The magazine of photography and ideas
Rescripted After a conversation between Moyra Davey and Matthew S. Witkovsky
Moyra Davey speaks about her practice of interlacing photography with literature.
Literary and personal histories coalesce in Moyra Davey’s elegant works in photography and video. For her ongoing “mailer” projects, begun in 2006 and included in the 2012 Whitney Biennial, Davey folds photographs made with a point-and-shoot camera and printed on durable paper and mails them to various recipients, including family and colleagues; when unfolded and displayed in grid formation on gallery walls, the images, photo-letters marked with sections of colorful tape and postage stamps, bear the traces of transit. Her video works invoke writers, from the transgressive Jean Genet to the nineteenth-century proto-feminist Mary Wollstonecraft, as in Les Goddesses (2011), a piece Davey describes as “a love letter to my family,” and at other moments depict readers’ reactions to passages of writing. In the following conversation, loosely structured as a play, the artist speaks with Matthew S. Witkovsky, curator at the Art Institute of Chicago, about her practice of interlacing photography with literary touchstones, the Norwegian literary phenomenon Karl Ove Knausgaard, with whom Davey shares an affinity for the quotidian, and her work as a writer, which ranges from reflections on photography to personal essays.
An eleventh-floor apartment on Riverside Drive in northern Manhattan. Stately multistory buildings, sloping streets, longtime tenants. “How the Upper West Side used to be.” Sunny rooms, improbably bare in feel despite the jumble of books and framed artworks coating the simple plaster walls: posters by Sister Corita Kent, photographs by Bruce Davidson, Zoe Leonard, Danny Lyon. Furniture has a spartan or improvised quality (which is it? Moyra says both). In the kitchen at rear, a lovingly restored midcentury stove with a griddle and four small ovens sits in an elongated space that evokes rusticity. None of her own photographs, but of course plenty of what appears in them, such as shelves of records topped by old stereo equipment. A sense of being on set, even, for viewers of Moyra Davey’s Les Goddesses, particularly strong when one sees in the back bedroom two bikes and a low mattress, on which Davey leafed through her early photographs in that book-length video.
++++++
Tasks:
1) Answer these questions from the Moyra Davey article, marking each answer with its letter:
(a) In what year did Davey begin her "mailer" projects?
(b) What position does Matthew S. Witkovsky hold, and at which institution?
(c) On which floor is the apartment on Riverside Drive?
2) Rewrite the Moyra Davey article from "The magazine of" through "photography with literature.", switching "photography" to "picture-making".
3) Pick up the Moyra Davey article after its final sentence and keep writing.

Records:
++++++
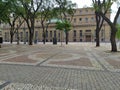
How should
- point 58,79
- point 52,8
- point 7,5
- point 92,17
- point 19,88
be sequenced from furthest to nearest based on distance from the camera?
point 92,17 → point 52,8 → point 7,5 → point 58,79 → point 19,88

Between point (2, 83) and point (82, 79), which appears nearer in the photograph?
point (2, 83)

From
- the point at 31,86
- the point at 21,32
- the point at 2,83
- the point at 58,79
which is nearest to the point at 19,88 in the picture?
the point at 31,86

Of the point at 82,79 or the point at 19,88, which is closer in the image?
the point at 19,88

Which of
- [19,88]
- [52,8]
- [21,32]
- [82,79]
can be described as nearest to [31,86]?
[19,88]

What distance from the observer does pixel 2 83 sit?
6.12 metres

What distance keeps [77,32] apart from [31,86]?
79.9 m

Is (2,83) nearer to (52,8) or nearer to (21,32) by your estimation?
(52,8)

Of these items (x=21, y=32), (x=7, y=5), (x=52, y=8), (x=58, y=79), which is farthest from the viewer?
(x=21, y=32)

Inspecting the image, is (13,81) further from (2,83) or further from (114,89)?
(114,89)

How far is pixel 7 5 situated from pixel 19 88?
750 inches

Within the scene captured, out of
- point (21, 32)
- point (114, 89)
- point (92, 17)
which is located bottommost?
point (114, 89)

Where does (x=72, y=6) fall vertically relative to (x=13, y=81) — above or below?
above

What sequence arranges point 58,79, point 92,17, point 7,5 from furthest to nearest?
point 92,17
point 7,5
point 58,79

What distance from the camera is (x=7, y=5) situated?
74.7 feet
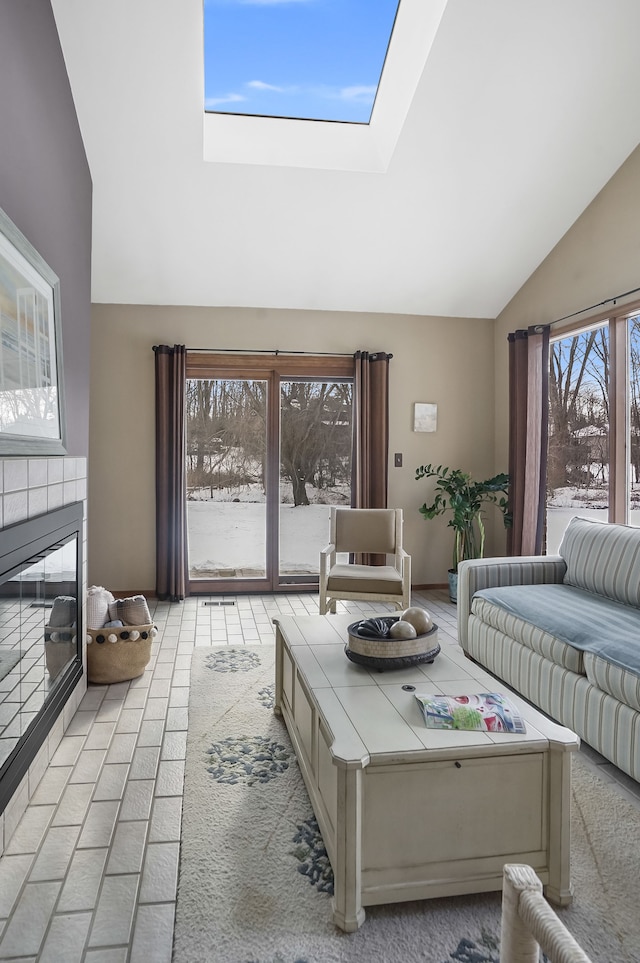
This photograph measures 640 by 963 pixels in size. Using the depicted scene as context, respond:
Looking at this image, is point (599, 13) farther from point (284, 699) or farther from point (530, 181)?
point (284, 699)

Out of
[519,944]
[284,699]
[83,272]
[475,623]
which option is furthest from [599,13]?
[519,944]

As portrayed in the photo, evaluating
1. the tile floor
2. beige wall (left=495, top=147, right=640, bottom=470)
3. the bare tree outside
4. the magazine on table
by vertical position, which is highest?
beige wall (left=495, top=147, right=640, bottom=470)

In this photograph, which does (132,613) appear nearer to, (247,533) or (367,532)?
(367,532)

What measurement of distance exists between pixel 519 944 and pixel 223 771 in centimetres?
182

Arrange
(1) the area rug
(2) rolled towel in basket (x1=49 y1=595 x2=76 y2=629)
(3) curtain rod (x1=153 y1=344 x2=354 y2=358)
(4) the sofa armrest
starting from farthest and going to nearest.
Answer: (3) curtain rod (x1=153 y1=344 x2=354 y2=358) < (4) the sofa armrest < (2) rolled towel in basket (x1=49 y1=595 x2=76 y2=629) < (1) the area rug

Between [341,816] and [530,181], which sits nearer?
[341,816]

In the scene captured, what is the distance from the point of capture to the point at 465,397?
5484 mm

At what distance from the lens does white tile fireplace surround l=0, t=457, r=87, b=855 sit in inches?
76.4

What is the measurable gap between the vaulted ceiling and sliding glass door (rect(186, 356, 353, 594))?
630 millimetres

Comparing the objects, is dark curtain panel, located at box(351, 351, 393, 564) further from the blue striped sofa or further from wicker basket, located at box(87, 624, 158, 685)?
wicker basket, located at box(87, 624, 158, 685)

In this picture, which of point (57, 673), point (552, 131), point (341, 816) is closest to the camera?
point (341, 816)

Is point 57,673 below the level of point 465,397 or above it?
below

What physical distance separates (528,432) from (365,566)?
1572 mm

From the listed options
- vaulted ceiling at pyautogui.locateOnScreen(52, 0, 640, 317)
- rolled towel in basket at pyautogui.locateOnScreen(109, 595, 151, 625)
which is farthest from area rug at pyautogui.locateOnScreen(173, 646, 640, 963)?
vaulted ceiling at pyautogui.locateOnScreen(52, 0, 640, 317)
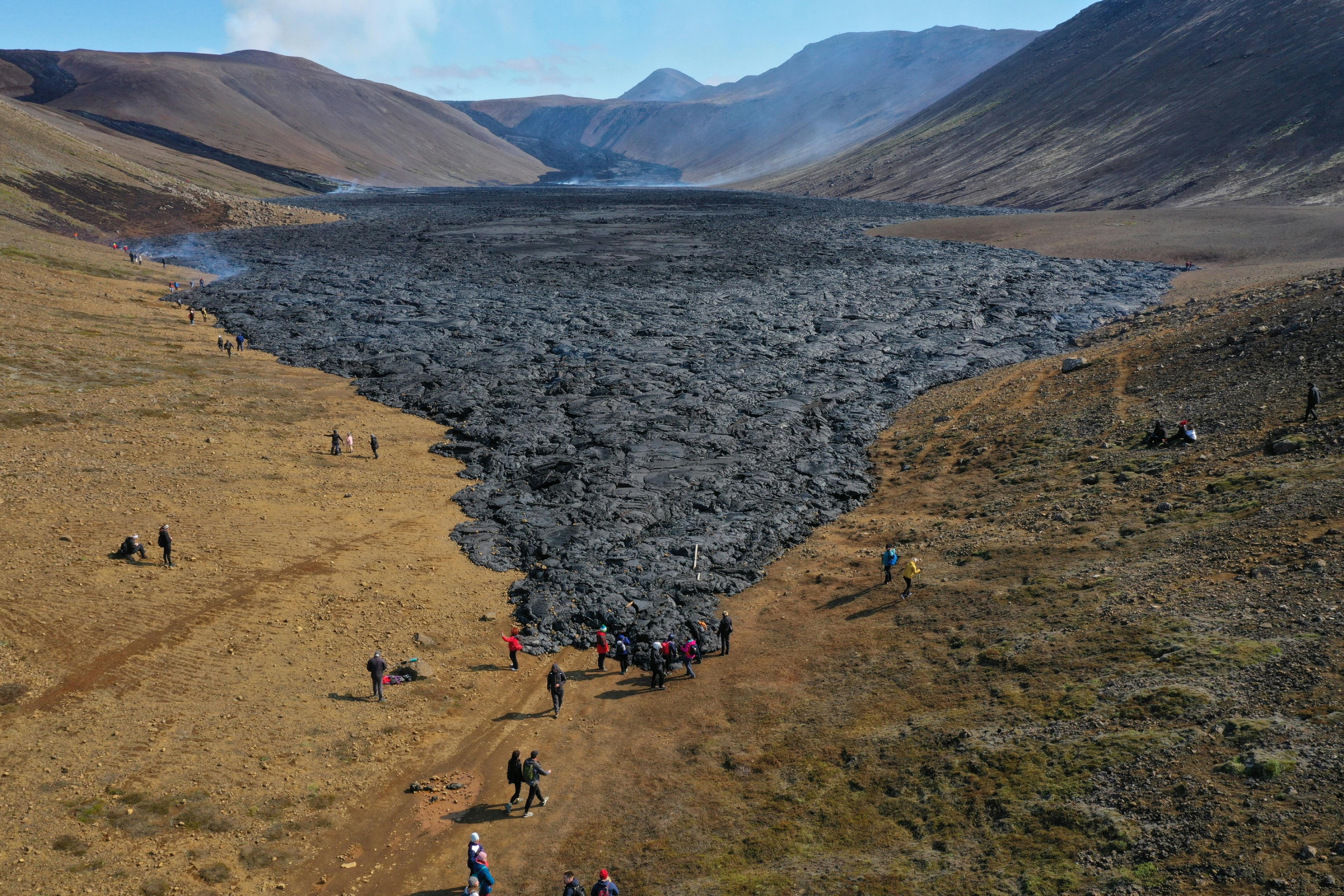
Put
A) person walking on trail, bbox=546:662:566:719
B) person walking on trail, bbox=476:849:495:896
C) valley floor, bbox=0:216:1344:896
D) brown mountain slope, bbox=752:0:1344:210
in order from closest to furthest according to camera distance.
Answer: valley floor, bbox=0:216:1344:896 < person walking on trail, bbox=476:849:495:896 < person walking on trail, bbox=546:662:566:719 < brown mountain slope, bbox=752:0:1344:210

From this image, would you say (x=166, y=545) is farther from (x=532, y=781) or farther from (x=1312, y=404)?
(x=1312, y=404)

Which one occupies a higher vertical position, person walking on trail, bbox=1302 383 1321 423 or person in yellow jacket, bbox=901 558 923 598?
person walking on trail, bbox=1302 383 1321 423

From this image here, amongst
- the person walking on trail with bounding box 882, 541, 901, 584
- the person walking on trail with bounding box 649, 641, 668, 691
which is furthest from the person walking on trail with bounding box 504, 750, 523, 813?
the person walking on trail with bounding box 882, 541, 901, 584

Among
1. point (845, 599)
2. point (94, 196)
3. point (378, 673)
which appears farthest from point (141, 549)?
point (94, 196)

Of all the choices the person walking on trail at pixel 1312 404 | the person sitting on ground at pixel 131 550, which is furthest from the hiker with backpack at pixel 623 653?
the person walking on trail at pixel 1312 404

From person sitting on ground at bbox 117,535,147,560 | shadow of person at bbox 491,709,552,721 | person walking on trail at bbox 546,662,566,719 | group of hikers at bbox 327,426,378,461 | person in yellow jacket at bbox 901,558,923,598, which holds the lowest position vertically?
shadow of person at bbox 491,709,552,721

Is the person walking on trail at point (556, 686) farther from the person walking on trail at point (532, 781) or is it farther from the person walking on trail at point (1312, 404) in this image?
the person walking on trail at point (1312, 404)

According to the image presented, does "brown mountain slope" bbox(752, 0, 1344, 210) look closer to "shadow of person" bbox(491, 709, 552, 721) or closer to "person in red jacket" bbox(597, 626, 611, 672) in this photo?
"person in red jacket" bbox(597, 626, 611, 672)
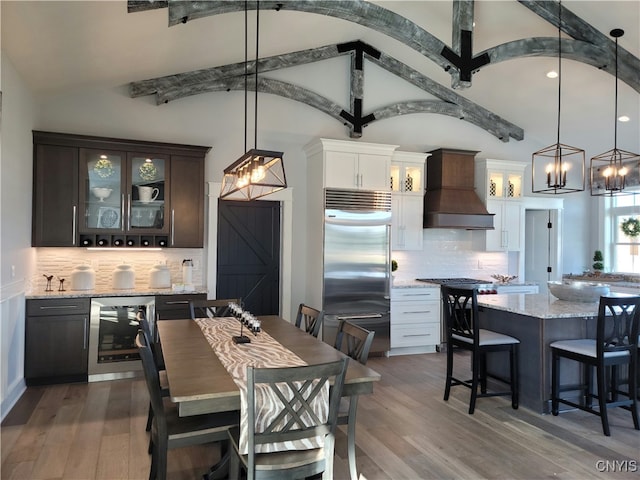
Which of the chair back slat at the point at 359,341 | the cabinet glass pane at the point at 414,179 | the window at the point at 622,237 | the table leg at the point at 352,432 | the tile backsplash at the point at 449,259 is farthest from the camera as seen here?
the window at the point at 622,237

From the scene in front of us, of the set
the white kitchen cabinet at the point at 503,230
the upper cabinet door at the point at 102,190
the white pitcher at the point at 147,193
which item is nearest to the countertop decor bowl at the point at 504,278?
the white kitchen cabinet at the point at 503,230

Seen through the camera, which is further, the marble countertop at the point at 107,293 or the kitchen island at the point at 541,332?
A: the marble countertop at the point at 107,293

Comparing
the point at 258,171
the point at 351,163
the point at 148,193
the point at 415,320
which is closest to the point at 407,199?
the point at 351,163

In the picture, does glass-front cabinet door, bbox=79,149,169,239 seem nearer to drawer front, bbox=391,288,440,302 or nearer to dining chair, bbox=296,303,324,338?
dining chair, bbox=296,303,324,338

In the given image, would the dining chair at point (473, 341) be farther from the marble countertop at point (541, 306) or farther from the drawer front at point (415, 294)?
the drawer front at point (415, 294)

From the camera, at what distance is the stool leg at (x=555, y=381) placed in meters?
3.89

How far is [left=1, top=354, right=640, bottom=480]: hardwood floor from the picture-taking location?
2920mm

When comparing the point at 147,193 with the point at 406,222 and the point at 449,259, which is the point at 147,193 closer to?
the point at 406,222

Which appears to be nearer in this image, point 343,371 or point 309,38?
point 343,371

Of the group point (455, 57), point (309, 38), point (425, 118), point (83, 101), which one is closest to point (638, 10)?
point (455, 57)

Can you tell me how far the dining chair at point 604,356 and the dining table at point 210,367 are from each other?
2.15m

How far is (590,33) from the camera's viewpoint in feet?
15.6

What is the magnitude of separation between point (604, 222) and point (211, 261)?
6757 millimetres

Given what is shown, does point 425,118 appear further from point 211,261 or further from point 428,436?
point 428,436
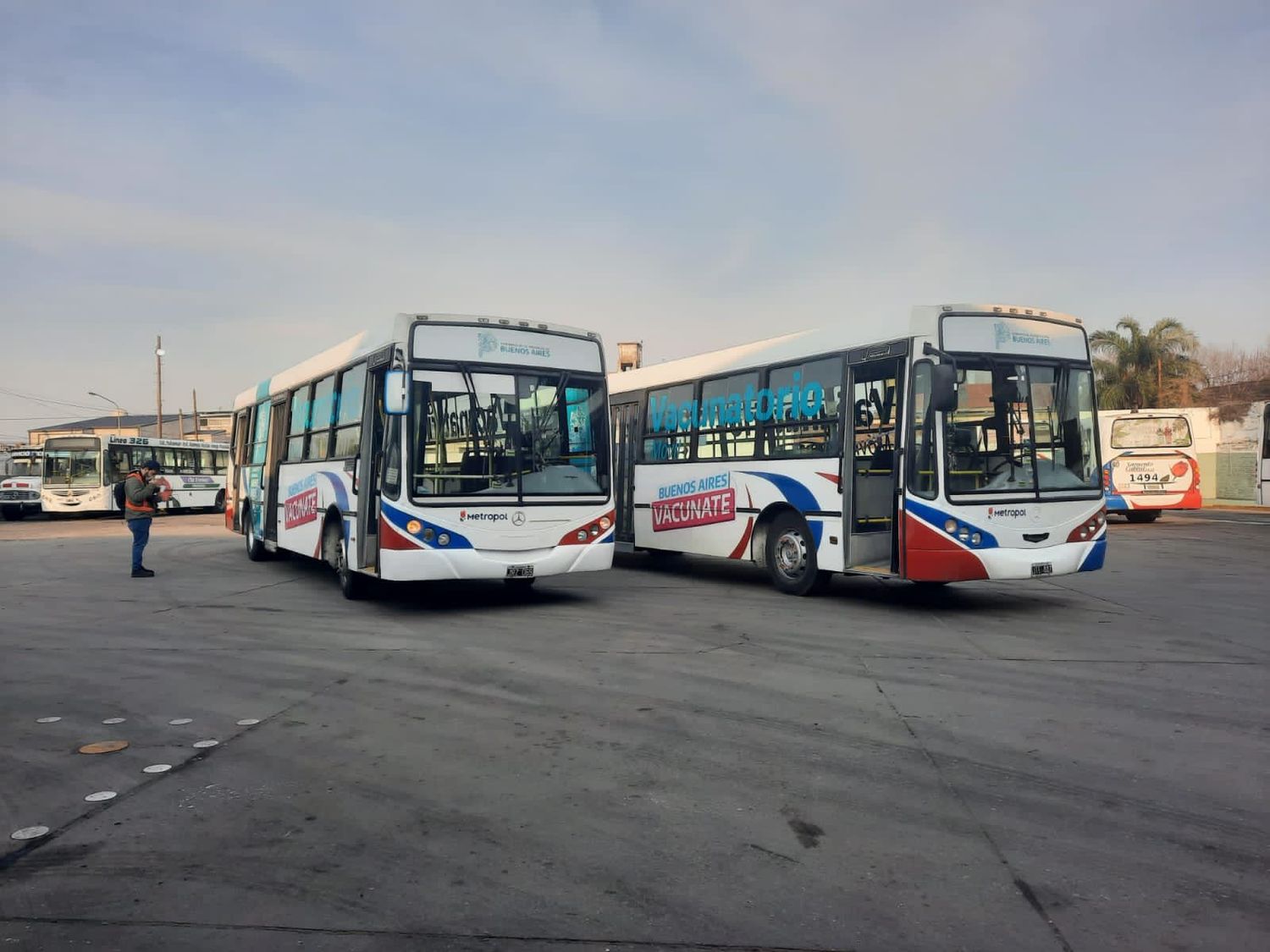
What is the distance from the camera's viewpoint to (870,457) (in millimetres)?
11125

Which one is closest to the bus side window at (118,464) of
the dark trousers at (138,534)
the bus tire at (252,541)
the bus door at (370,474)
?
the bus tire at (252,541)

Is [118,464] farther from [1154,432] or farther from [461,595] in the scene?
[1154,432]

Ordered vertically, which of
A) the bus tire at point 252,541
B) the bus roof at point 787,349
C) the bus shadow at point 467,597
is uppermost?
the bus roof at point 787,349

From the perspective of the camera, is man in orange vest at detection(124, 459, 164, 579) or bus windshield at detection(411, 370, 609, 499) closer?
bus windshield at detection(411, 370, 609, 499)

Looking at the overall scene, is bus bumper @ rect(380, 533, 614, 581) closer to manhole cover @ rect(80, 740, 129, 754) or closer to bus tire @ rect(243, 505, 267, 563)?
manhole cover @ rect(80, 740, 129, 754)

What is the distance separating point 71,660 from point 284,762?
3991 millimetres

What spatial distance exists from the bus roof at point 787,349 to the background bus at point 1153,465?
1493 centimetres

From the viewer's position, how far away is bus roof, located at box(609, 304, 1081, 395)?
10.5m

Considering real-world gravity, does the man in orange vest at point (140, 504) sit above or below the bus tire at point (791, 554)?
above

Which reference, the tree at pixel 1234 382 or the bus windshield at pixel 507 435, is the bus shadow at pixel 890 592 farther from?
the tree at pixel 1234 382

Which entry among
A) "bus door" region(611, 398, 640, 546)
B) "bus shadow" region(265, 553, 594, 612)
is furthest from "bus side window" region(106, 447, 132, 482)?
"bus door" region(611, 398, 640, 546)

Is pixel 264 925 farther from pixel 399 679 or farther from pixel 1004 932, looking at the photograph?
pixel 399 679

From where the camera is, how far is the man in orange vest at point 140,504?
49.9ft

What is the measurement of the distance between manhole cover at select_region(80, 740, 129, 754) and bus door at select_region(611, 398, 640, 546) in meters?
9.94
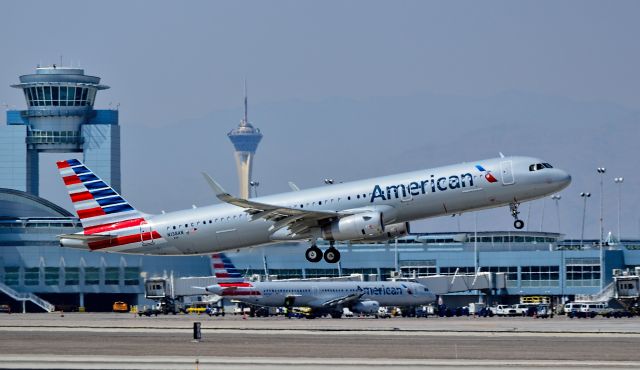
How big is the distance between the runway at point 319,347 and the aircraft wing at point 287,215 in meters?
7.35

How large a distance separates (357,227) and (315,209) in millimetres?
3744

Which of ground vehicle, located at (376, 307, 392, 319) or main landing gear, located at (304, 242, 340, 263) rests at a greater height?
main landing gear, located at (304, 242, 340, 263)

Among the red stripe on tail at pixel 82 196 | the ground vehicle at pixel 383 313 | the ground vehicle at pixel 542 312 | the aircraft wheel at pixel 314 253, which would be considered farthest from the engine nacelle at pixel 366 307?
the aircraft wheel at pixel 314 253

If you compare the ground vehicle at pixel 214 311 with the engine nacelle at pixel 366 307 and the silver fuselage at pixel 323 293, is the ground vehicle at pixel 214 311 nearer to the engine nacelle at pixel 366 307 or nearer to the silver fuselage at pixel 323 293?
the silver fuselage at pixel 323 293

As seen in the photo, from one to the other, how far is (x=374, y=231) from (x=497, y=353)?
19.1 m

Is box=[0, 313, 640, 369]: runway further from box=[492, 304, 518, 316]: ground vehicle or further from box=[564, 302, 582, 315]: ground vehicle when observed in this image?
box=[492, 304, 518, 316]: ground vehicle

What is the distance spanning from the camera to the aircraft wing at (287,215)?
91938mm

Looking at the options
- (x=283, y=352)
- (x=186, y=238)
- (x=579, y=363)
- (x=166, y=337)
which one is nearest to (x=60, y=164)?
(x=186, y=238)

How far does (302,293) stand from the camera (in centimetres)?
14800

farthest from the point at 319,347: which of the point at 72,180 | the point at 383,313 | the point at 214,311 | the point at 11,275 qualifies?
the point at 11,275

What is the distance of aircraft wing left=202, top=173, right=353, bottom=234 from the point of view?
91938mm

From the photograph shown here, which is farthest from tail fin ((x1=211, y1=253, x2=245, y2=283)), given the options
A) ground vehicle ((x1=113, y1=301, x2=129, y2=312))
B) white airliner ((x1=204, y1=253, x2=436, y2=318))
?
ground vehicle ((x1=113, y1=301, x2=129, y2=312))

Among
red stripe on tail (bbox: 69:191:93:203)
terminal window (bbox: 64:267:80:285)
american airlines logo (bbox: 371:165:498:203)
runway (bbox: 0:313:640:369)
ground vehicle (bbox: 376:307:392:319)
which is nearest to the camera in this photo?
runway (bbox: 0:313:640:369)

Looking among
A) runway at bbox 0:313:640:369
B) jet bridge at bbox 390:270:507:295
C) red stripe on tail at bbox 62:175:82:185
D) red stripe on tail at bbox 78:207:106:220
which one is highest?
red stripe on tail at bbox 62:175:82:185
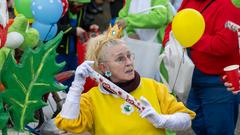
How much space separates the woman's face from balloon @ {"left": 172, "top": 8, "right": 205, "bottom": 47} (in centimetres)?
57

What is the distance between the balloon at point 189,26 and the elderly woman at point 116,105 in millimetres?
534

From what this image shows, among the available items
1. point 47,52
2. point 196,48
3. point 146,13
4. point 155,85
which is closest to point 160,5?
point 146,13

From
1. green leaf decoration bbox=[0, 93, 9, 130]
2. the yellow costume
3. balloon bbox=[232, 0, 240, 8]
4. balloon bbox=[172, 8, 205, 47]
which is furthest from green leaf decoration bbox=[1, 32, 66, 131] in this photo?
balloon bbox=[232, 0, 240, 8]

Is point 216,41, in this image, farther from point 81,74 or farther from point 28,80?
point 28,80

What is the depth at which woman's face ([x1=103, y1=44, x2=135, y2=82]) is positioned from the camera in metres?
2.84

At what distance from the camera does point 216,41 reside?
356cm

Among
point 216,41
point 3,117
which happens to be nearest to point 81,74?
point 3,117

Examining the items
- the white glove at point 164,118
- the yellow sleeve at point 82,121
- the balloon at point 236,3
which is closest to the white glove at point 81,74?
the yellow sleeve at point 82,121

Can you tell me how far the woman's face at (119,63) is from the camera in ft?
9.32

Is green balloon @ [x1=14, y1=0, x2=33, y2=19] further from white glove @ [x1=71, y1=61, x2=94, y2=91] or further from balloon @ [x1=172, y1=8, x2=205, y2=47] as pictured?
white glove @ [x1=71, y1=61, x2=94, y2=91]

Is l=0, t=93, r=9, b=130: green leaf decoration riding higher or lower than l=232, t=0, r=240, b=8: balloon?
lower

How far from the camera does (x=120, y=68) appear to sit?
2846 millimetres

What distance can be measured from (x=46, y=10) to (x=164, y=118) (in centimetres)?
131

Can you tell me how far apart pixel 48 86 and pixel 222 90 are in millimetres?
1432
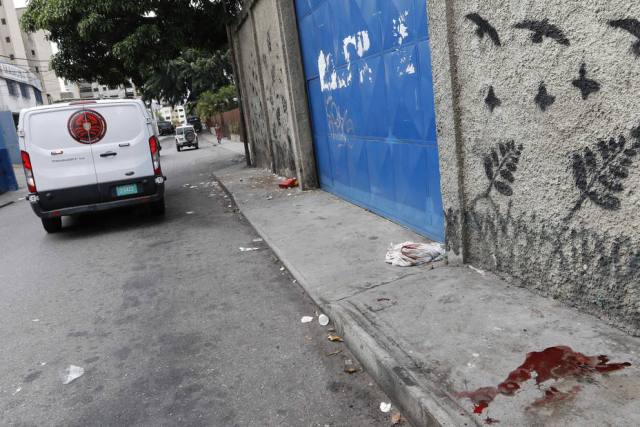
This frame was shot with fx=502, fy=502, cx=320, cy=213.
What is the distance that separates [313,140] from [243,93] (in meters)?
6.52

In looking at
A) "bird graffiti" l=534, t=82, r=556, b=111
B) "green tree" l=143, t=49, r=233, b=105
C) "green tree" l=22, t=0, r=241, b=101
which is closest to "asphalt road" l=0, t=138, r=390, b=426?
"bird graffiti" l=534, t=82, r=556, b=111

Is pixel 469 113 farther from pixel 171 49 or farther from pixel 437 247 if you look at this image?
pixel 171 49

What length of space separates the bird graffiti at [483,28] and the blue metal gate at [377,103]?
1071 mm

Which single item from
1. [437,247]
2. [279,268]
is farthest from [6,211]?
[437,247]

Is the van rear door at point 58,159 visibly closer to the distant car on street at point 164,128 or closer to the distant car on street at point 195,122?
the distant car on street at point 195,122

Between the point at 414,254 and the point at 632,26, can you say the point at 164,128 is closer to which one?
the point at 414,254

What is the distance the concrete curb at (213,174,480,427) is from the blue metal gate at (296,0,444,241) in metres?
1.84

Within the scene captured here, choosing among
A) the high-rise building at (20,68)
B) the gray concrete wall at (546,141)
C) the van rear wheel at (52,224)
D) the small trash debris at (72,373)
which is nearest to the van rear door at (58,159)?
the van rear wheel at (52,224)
++++++
Responses:
1)
(a) 2006
(b) He is a curator at the Art Institute of Chicago.
(c) The eleventh floor

2)
The magazine of picture-making and ideas
Rescripted After a conversation between Moyra Davey and Matthew S. Witkovsky
Moyra Davey speaks about her practice of interlacing picture-making with literature.

3)
MW: While it is true that artists in every domain make books, there is a long history of the photobook in particular as a main form of expression, rather than a side project or a record of other works of art. As a photographer, did you come to writing through an interest in making books? What was your first book of writings?
MD: Long Life Cool White (2008). But what got me hooked on writing as part of my working method was editing Mother Reader (2001). I spent a couple of years reading all those texts, shaping the book, and then wrote an introduction. After that, reading and writing became so much more central to what I do.
MW: Were you not reading as much before putting that book together?
MD: I was reading while studying for my MFA, so, targeted theoretical stuff, and then in the Whitney program, also targeted reading. After that I stopped that kind of reading and started
to read literature.
MW: Funny: I stopped reading literature, which had given me all my ideas, once I was through with my undergraduate major in literary theory and had shifted fully into art history. The malformation of the art historian, no doubt: you get impatient with plot and drop the book once you think you’ve understood its underlying structure.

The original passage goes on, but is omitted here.